Old Country Boy on March 18, 2013 at 8:40 AM
No, morality is objective. Social convention is subjective.
tommyboy on March 18, 2013 at 8:57 AM
Yes and socialist economies are evil.
In a socialist economy YOU never control your money. Your life is dictated to you and along with that your choices between you and God are removed.
Of course you won’t read this because we’re in the midst of a war of socialists trying to crash the system to establish morality with themselves as God.
So capitalism is evil along with its individuality and freedom and redistribution is good because you’re a slave and don’t have to worry about morality because we’ll tell you when it’s good.

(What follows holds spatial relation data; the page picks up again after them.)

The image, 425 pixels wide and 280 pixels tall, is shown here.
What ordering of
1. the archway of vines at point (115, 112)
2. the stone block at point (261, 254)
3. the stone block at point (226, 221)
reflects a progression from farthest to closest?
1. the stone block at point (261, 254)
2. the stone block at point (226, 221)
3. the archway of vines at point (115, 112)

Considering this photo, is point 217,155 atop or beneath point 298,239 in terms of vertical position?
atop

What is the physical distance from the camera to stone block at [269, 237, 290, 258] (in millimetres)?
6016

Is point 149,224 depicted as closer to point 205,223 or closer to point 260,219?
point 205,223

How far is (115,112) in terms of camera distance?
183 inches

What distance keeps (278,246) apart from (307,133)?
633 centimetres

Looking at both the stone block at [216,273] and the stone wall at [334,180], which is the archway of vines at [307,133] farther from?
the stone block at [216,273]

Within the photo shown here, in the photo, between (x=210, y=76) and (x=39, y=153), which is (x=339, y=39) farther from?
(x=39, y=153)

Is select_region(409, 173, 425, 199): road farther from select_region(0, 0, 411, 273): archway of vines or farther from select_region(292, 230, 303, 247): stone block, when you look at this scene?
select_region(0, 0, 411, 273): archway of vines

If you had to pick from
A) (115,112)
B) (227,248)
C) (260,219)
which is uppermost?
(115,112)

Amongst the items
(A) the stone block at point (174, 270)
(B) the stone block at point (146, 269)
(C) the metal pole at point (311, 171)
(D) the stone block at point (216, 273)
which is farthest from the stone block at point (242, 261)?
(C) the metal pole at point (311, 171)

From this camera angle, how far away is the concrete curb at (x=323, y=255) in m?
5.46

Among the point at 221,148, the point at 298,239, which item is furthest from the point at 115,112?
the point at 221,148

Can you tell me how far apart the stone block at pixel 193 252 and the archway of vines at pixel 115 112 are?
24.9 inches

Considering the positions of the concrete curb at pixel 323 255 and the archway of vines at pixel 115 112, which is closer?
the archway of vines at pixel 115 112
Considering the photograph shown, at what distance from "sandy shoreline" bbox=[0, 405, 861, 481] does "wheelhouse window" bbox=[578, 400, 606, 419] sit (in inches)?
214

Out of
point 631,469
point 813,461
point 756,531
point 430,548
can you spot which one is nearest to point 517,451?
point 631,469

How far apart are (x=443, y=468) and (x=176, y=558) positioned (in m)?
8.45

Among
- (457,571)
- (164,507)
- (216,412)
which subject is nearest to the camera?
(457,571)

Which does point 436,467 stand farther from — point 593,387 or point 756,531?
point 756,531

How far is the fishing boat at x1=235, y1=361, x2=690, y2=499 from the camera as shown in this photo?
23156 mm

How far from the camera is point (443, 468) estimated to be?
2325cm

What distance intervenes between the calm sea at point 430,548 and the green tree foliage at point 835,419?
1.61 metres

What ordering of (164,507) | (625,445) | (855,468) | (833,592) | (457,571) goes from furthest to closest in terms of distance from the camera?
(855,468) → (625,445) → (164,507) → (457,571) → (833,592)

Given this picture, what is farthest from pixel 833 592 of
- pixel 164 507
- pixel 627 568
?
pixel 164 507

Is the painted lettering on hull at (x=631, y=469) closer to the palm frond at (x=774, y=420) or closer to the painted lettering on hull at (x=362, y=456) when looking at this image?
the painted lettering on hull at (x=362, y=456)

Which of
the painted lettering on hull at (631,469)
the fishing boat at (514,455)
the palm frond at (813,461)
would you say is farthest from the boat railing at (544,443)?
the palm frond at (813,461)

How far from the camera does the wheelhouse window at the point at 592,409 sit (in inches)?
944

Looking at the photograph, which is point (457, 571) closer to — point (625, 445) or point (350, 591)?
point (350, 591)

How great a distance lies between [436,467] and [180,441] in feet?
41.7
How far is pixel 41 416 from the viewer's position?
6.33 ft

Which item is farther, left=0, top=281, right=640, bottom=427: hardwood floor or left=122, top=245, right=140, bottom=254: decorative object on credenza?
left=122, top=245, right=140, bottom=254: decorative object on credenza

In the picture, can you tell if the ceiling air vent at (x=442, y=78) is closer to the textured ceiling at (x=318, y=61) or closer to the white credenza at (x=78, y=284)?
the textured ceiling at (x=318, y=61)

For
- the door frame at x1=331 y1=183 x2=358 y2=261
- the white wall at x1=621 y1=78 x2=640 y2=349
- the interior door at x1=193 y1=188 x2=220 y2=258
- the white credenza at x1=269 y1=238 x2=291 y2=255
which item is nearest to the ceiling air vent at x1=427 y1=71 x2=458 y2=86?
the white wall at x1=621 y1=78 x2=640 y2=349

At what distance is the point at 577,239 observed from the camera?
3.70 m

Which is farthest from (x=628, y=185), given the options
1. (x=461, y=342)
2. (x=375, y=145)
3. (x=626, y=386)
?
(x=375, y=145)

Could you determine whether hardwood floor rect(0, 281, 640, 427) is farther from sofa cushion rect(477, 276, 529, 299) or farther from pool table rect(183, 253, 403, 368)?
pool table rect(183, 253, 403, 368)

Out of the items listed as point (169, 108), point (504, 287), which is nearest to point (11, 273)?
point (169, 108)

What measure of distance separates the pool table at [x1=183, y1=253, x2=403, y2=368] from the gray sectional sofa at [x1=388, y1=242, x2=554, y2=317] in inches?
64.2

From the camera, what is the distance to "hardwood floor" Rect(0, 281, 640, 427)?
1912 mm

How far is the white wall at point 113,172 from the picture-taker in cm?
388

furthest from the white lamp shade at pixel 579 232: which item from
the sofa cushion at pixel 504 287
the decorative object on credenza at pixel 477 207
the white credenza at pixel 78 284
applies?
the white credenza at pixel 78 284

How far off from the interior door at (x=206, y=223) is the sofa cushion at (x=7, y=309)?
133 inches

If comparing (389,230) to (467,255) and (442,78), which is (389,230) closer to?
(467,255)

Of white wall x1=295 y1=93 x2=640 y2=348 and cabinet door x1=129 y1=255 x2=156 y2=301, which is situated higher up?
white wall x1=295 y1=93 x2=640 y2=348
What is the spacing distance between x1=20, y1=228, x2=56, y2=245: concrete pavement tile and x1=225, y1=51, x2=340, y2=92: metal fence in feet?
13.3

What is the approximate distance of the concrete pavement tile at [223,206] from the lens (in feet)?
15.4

Skywise on March 18, 2013 at 9:08 AM
Tommyboy – “morality is objective” based on what? Are you saying the islamists who kill homosexuals and believe they are morally correct to do so are objective? Or is morality objective based on your interpretation of the Christian religion?
Old Country Boy on March 18, 2013 at 9:09 AM
This seems appropriate:
Jack Webb/”Joe Friday” Speech from Dragnet
This country, even mired in all of its problems, has the wealthiest population in the history of the world. Show me a single system that has done more good for more people at any point in history, and then we’ll talk.
Shump on March 18, 2013 at 9:14 AM
Is socialism moral… no.
Is capitalism moral, yes, of course.